WHAT IS BEING ASKED → Output these lines exactly as they appear.

(Scene-based spatial questions)
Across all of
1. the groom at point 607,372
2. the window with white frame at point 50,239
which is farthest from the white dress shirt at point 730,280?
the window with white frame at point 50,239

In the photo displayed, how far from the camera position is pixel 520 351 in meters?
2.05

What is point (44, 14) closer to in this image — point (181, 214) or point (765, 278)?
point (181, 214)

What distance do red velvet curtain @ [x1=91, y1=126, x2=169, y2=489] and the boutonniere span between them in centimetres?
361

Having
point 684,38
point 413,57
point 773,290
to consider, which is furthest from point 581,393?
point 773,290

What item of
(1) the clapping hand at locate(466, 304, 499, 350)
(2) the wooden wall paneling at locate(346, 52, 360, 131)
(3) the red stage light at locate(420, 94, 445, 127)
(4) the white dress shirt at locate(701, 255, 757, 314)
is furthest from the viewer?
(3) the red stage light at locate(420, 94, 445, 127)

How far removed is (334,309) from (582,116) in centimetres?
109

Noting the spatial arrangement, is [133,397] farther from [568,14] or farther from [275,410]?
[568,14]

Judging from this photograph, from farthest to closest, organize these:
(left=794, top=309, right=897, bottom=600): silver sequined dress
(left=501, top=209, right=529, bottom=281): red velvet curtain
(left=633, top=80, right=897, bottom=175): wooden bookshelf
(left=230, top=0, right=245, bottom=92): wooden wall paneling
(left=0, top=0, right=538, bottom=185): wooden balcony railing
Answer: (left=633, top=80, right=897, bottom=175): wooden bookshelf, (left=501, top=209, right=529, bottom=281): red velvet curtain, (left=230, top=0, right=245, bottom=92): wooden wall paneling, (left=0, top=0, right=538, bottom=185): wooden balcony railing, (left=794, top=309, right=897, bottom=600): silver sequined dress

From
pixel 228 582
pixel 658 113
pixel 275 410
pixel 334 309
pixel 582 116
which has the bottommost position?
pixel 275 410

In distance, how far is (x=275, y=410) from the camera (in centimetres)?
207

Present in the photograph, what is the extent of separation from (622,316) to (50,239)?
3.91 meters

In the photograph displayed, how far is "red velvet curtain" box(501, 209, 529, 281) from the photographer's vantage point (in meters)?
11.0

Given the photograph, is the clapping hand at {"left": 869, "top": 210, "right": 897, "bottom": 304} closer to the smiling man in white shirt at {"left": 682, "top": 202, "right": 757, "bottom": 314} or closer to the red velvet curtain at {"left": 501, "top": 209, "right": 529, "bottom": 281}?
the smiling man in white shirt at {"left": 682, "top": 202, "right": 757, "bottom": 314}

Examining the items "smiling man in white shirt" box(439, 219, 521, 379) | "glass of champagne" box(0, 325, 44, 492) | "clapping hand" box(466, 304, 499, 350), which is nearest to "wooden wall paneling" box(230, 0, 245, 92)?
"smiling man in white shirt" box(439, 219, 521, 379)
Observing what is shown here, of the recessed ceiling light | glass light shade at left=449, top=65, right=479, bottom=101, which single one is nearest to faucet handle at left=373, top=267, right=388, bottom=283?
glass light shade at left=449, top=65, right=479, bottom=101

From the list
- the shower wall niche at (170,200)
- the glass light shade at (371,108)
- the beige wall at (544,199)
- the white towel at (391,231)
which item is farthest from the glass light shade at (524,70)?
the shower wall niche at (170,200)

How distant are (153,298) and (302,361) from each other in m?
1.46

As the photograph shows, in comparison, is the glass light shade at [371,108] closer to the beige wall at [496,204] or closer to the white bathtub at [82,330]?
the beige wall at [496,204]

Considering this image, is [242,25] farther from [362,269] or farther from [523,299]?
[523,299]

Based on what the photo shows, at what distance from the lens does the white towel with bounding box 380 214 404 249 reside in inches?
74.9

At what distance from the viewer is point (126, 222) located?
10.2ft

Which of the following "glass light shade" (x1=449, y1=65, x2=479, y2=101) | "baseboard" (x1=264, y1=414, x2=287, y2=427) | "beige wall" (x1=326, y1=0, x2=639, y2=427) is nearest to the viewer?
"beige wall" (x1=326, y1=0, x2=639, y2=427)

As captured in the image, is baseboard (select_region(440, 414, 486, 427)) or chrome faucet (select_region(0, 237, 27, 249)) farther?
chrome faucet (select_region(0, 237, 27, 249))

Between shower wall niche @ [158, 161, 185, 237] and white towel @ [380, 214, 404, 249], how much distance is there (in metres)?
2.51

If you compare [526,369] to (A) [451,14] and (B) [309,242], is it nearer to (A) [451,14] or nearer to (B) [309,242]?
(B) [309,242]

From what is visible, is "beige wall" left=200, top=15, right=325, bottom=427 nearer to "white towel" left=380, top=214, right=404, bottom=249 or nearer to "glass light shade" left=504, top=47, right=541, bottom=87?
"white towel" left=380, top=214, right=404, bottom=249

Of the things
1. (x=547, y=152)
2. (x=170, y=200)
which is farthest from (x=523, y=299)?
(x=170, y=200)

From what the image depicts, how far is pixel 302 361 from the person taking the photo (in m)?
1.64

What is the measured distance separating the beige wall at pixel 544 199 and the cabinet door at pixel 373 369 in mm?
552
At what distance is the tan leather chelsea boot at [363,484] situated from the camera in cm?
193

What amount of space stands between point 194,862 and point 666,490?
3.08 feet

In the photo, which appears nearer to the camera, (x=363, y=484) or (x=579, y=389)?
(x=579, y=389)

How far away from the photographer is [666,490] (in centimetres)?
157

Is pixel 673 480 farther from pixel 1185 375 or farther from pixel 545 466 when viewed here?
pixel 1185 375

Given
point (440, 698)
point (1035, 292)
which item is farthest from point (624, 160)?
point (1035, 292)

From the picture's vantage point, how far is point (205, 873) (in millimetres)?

TASK RESULT →
Across all of
1. the groom at point 607,372
2. the window with white frame at point 50,239
which is farthest from the white dress shirt at point 730,280?
the window with white frame at point 50,239

In the photo displayed, how far from the camera position is pixel 520 351 in meters?
2.05

What is point (44, 14) closer to in this image — point (181, 214) or point (765, 278)?
point (181, 214)

What distance do red velvet curtain @ [x1=91, y1=126, x2=169, y2=489] and the boutonniere span between them in centimetres?
361

Having
point 684,38
point 413,57
point 773,290
to consider, which is furthest from point 581,393?
point 773,290

What item of
(1) the clapping hand at locate(466, 304, 499, 350)
(2) the wooden wall paneling at locate(346, 52, 360, 131)
(3) the red stage light at locate(420, 94, 445, 127)
(4) the white dress shirt at locate(701, 255, 757, 314)
is furthest from the viewer?
(3) the red stage light at locate(420, 94, 445, 127)

How far removed is (334,309) from (582,116) in centimetres?
109

Noting the spatial arrangement, is [133,397] farther from [568,14] or farther from [275,410]?
[568,14]

Judging from this photograph, from farthest to closest, organize these:
(left=794, top=309, right=897, bottom=600): silver sequined dress
(left=501, top=209, right=529, bottom=281): red velvet curtain
(left=633, top=80, right=897, bottom=175): wooden bookshelf
(left=230, top=0, right=245, bottom=92): wooden wall paneling
(left=0, top=0, right=538, bottom=185): wooden balcony railing
Answer: (left=633, top=80, right=897, bottom=175): wooden bookshelf, (left=501, top=209, right=529, bottom=281): red velvet curtain, (left=230, top=0, right=245, bottom=92): wooden wall paneling, (left=0, top=0, right=538, bottom=185): wooden balcony railing, (left=794, top=309, right=897, bottom=600): silver sequined dress

From
pixel 228 582
pixel 658 113
pixel 275 410
pixel 334 309
pixel 582 116
which has the bottommost position?
pixel 275 410

In distance, how far is (x=275, y=410) from the camera (in centimetres)?
207

Present in the photograph, what is the extent of separation from (622,316) to (50,239)?
3.91 meters

In the photograph displayed, how far is "red velvet curtain" box(501, 209, 529, 281) from the photographer's vantage point (in meters)?
11.0

Given the photograph, is the clapping hand at {"left": 869, "top": 210, "right": 897, "bottom": 304} closer to the smiling man in white shirt at {"left": 682, "top": 202, "right": 757, "bottom": 314} or closer to the red velvet curtain at {"left": 501, "top": 209, "right": 529, "bottom": 281}?
the smiling man in white shirt at {"left": 682, "top": 202, "right": 757, "bottom": 314}

Examining the items "smiling man in white shirt" box(439, 219, 521, 379) | "glass of champagne" box(0, 325, 44, 492) | "clapping hand" box(466, 304, 499, 350), which is nearest to "wooden wall paneling" box(230, 0, 245, 92)?
"smiling man in white shirt" box(439, 219, 521, 379)
Observing what is shown here, of the recessed ceiling light | glass light shade at left=449, top=65, right=479, bottom=101, which single one is nearest to faucet handle at left=373, top=267, right=388, bottom=283?
glass light shade at left=449, top=65, right=479, bottom=101

From the list
- the shower wall niche at (170,200)
- the glass light shade at (371,108)
- the beige wall at (544,199)
- the white towel at (391,231)
which item is farthest from the glass light shade at (524,70)?
the shower wall niche at (170,200)

How distant are (153,298) and (302,361) from each other in m?
1.46

As the photograph shows, in comparison, is the glass light shade at [371,108] closer to the beige wall at [496,204] or closer to the white bathtub at [82,330]?
the beige wall at [496,204]

Considering this image, is [242,25] farther from [362,269] or farther from [523,299]?
[523,299]

Based on what the photo shows, at what distance from the lens does the white towel with bounding box 380 214 404 249 reside in inches?
74.9

At what distance from the viewer is point (126, 222) located?
10.2ft

Which of the following "glass light shade" (x1=449, y1=65, x2=479, y2=101) | "baseboard" (x1=264, y1=414, x2=287, y2=427) | "beige wall" (x1=326, y1=0, x2=639, y2=427) is nearest to the viewer?
"beige wall" (x1=326, y1=0, x2=639, y2=427)

As captured in the image, is baseboard (select_region(440, 414, 486, 427)) or chrome faucet (select_region(0, 237, 27, 249)) farther?
chrome faucet (select_region(0, 237, 27, 249))

Between shower wall niche @ [158, 161, 185, 237] and white towel @ [380, 214, 404, 249], how much distance is there (in metres)?
2.51

If you compare [526,369] to (A) [451,14] and (B) [309,242], is it nearer to (A) [451,14] or nearer to (B) [309,242]?
(B) [309,242]

From what is visible, is "beige wall" left=200, top=15, right=325, bottom=427 nearer to "white towel" left=380, top=214, right=404, bottom=249 or nearer to "glass light shade" left=504, top=47, right=541, bottom=87?
"white towel" left=380, top=214, right=404, bottom=249

Of the things
1. (x=547, y=152)
2. (x=170, y=200)
which is farthest from (x=523, y=299)?
(x=170, y=200)

From what the image depicts, how far is pixel 302 361 from the person taking the photo (in m)?
1.64

What is the measured distance separating the beige wall at pixel 544 199 and the cabinet door at pixel 373 369 in mm?
552
At what distance is the tan leather chelsea boot at [363,484] situated from the camera in cm?
193

What amount of space stands between point 194,862 and point 666,490?
3.08 feet

In the photo, which appears nearer to the camera, (x=363, y=484) or (x=579, y=389)?
(x=579, y=389)

How far away from the photographer is [666,490] (in centimetres)?
157

Is pixel 673 480 farther from pixel 1185 375 or farther from pixel 545 466 when viewed here?
pixel 1185 375

Given
point (440, 698)
point (1035, 292)
which item is farthest from point (624, 160)?
point (1035, 292)

From the picture's vantage point, how far is point (205, 873) (in millimetres)?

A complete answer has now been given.